Begin

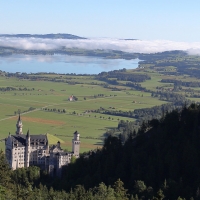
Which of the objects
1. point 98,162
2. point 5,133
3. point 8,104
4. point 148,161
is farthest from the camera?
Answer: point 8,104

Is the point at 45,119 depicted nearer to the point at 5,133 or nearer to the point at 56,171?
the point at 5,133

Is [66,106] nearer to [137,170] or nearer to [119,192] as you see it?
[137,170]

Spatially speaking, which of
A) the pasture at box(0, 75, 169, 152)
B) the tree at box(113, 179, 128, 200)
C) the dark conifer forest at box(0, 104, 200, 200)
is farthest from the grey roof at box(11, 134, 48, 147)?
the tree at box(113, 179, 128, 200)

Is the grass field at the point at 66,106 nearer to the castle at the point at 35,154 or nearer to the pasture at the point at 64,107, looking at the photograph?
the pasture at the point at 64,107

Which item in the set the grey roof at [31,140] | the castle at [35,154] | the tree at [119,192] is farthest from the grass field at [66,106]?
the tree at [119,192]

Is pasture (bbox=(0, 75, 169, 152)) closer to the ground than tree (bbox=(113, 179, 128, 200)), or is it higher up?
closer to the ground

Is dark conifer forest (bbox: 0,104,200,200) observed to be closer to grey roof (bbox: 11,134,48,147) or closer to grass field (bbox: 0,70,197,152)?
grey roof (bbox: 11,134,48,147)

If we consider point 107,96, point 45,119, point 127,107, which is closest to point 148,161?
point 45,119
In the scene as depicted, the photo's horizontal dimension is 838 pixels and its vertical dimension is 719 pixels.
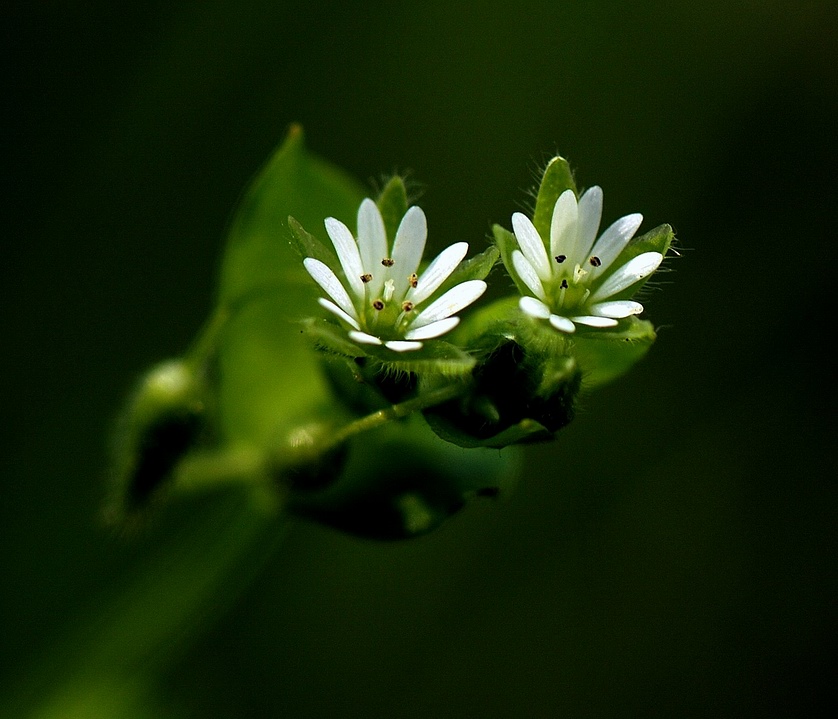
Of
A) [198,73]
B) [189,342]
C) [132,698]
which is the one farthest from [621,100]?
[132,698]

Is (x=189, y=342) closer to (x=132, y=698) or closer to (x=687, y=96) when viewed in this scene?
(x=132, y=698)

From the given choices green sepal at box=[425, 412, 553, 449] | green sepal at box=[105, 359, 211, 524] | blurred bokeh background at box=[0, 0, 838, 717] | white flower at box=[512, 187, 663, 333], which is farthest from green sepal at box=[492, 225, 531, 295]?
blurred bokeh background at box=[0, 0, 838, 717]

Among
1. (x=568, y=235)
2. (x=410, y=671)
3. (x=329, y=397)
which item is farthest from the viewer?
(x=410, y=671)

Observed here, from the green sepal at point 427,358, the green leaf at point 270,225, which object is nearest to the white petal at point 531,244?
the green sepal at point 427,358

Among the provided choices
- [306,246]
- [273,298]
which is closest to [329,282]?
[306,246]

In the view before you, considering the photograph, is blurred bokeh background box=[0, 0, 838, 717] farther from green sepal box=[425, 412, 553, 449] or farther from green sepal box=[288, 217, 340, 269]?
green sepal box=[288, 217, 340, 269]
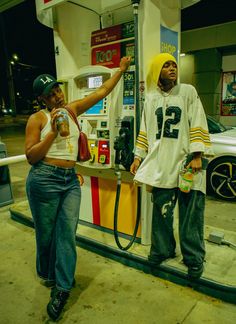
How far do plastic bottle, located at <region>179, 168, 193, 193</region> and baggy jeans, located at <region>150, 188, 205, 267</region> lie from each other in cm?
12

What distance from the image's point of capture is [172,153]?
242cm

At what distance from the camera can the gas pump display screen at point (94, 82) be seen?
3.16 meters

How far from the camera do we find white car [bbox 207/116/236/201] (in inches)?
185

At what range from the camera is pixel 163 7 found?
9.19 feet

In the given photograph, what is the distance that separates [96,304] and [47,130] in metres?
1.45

End

Quote the material in full and exactly; do not carry over its pictures.

▶ _Solution for this exercise_
Which of the objects
1. point 98,162
2. point 5,133
3. point 8,104
4. point 148,161
is farthest from the camera?
Answer: point 8,104

Is the point at 45,119 depicted nearer to the point at 5,133 or nearer to the point at 56,171?
the point at 5,133

Is [66,106] nearer to [137,170] or nearer to [119,192] as you see it?
[137,170]

Spatially speaking, which of
A) the pasture at box(0, 75, 169, 152)
B) the tree at box(113, 179, 128, 200)
C) the dark conifer forest at box(0, 104, 200, 200)
is farthest from the grey roof at box(11, 134, 48, 147)?
the tree at box(113, 179, 128, 200)

Is the grass field at the point at 66,106 nearer to the castle at the point at 35,154 or nearer to the pasture at the point at 64,107, looking at the photograph?
the pasture at the point at 64,107

Which item in the set the grey roof at [31,140] | the castle at [35,154] | the tree at [119,192] is farthest from the grass field at [66,106]?
the tree at [119,192]

Is pasture (bbox=(0, 75, 169, 152)) closer to the ground than tree (bbox=(113, 179, 128, 200)), or is it higher up?
closer to the ground

Is dark conifer forest (bbox: 0,104,200,200) observed to be closer to grey roof (bbox: 11,134,48,147) or closer to grass field (bbox: 0,70,197,152)?
grey roof (bbox: 11,134,48,147)

If we consider point 107,96, point 45,119, point 127,107, which is closest to point 148,161?
point 45,119
In the scene as depicted, the photo's horizontal dimension is 838 pixels and its vertical dimension is 719 pixels.
Of
A) [198,73]
B) [189,342]
C) [132,698]
which is the one farthest from [621,100]?
[132,698]

Is (x=189, y=342) closer to (x=132, y=698) or closer to (x=687, y=96) when viewed in this scene?
(x=132, y=698)

From the given choices green sepal at box=[425, 412, 553, 449] | green sepal at box=[105, 359, 211, 524] | blurred bokeh background at box=[0, 0, 838, 717] | white flower at box=[512, 187, 663, 333], which is farthest from green sepal at box=[492, 225, 531, 295]?
blurred bokeh background at box=[0, 0, 838, 717]

Among
1. (x=568, y=235)
2. (x=410, y=671)
3. (x=329, y=397)
which item is farthest from the viewer?
(x=410, y=671)

Observed here, from the green sepal at point 427,358, the green leaf at point 270,225, which object is nearest to the white petal at point 531,244?
the green sepal at point 427,358

Among the provided choices
- [306,246]
- [273,298]
which is closest to [329,282]?
[306,246]

In the view before you, considering the photograph, is blurred bokeh background box=[0, 0, 838, 717] farther from green sepal box=[425, 412, 553, 449] or farther from green sepal box=[288, 217, 340, 269]?
green sepal box=[288, 217, 340, 269]
How far do plastic bottle, located at <region>179, 168, 193, 193</region> and baggy jeans, located at <region>150, 188, 205, 267</region> lie from each other in cm?
12

What distance from the image's point of capture is [172,153]?
242cm

At what distance from the camera can the gas pump display screen at point (94, 82) be seen?
3.16 meters

How far from the camera do we find white car [bbox 207/116/236/201] (in inches)?
185

At what range from the camera is pixel 163 7 found?
9.19 feet

In the given photograph, what is the distance that separates [96,304] and [47,130] in metres?
1.45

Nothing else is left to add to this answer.